Augustine once described us preachers as peddlers of words. I was a novice word-peddler when we had our first miscarriage. And in those moments of pain, I ran slam out of my own words. That is not to say that no words came to me. But they weren’t my words. Nor were they words that I actually spoke aloud. The words that came to me most frequently in that dim season were these: “the Spirit helps us in our weakness; for we do not know how to pray as we ought, but that very Spirit intercedes with sighs too deep for words.” It was these words of Paul that gave me permission to take leave of words for a while, to lean into the dark mysteries of loss, pain, and grief without words getting in the way. It didn’t matter that this sentence was originally penned by Paul, a bachelor itinerant preacher who almost certainly never struggled personally with the loss my wife and I were experiencing. What did matter was that these words, more than any other, gave me consolation. They consoled me because they lifted the burden I felt to interpret the loss in real time and in my own words–first to myself, then to my family, and finally to my churches. They comforted me because they promised that even as I failed to find words that would carry the freight of my raw emotions, God received my inchoate moans as prayers. I found deep reassurance from Paul’s promise that even when I didn’t understand what was happening around me or within me, even when bitter tears flowed more readily than words, God’s own Spirit was faithfully conveying my heart’s needs and desires to God’s heart.
Part of my difficulty with finding words was because I felt helpless. I watched as Elise endured the physical as well as the emotional anguish of the miscarriage. It was her abdomen and legs that were wracked with cramps and it was her body that endured invasive tests and painful procedures. It was she who felt the reality of the miscarriage as a corporeal loss. I stood by, gripped with my own grief, horrified at the all-encompassing nature of Elise’s pain. In the face of her profound physical, spiritual, and emotional suffering, I felt as if my role was to speak as little as possible and be present as fully as possible. Looking back, I believe that I also felt some guilt. It was our relating as husband and wife that had led to this pain, and now Elise bore the greater part. This is fine and good when there’s a new creation at the end of the suffering. But when there is an empty womb and an empty crib, the pain seems all the more harshly uneven. And since I’d had cancer and radiation treatment in the past, my head was full of questions about whether something about my contribution had led to this happening.
Flooded by all these internal uncertainties, I found myself wanting to hug Elise. A lot. I would have said then that I was offering those hugs to console her. And that was true, as far as it went. I understand now that in addition to seeking to help Elise by hugging her, I needed her hugs as much or more than she needed mine. I would encourage all partners of a woman who has experienced a miscarriage to examine the care you offer to make sure you’re crystal clear about how much is for your partner and how much is trying to meet your own need for comfort. There will always be some of both. That is the nature of a mutually supportive marriage. But now, years later, I see that precisely because of the unevenness of the experience between spouses, a supportive partner’s job is to keep the ledger balanced in favor of what feels kind and comforting to the person who endures the lion’s share of the suffering.
Which brings me back to words. My muteness in the face of our loss was an important anchor for me. I believe it was precisely the right way to respond to the miscarriage, especially early on.

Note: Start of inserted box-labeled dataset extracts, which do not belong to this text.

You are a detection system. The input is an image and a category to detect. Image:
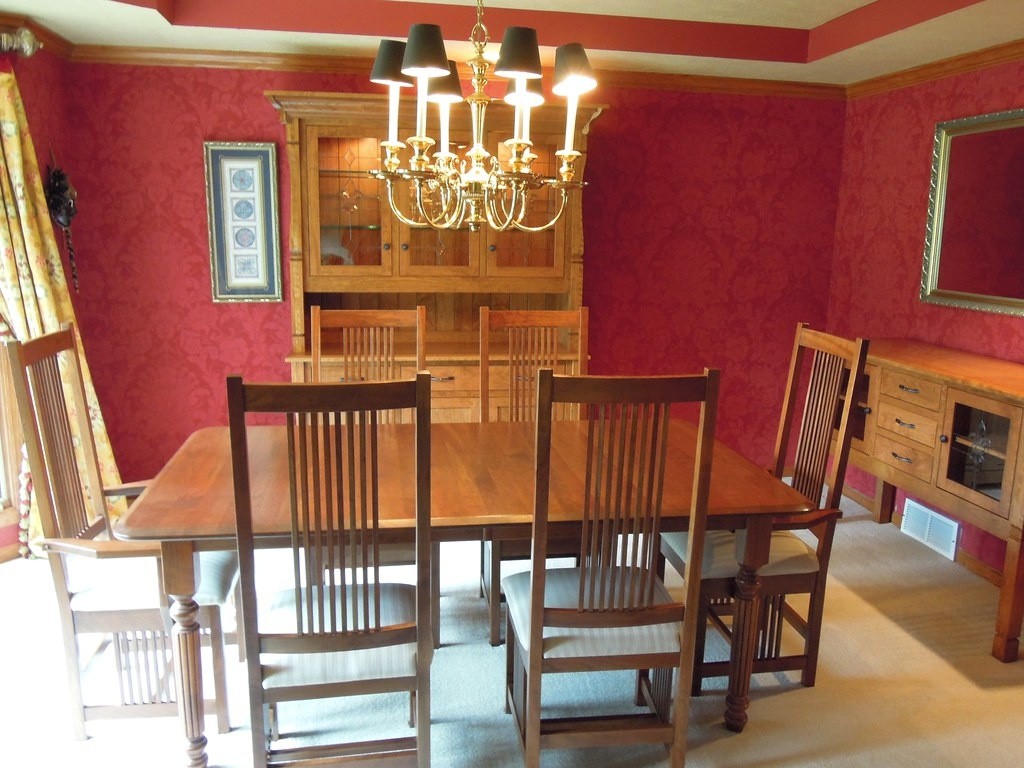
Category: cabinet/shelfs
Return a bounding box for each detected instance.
[264,91,609,427]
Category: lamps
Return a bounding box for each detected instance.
[370,0,596,233]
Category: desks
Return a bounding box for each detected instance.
[112,416,817,768]
[829,338,1024,661]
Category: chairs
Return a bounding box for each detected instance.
[308,304,441,649]
[6,321,248,740]
[649,322,869,696]
[501,366,719,768]
[480,305,611,646]
[226,371,434,768]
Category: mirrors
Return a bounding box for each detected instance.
[919,109,1024,319]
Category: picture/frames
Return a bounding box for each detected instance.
[202,140,284,303]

It helped me lean on God and interact with Elise instinctively and compassionately in the deepest darkness of our shared grief. Here’s the thing. In the 11 years since our first miscarriage, the words above are the first time I’ve ever written on the subject. Sure, I’ve thought about it. I’ve even talked about it, though infrequently. I even helped edit my wife’s book about it. But I don’t think, until now, I’ve processed my own feelings sufficiently to move beyond the silence. The toll that has taken on me and my marriage is a story that’s still being written. Falling silent can see you through the funnel of a tornado, but cleaning up the debris, rebuilding in the storm’s wake, will almost always require patience, discipline, and yes, words.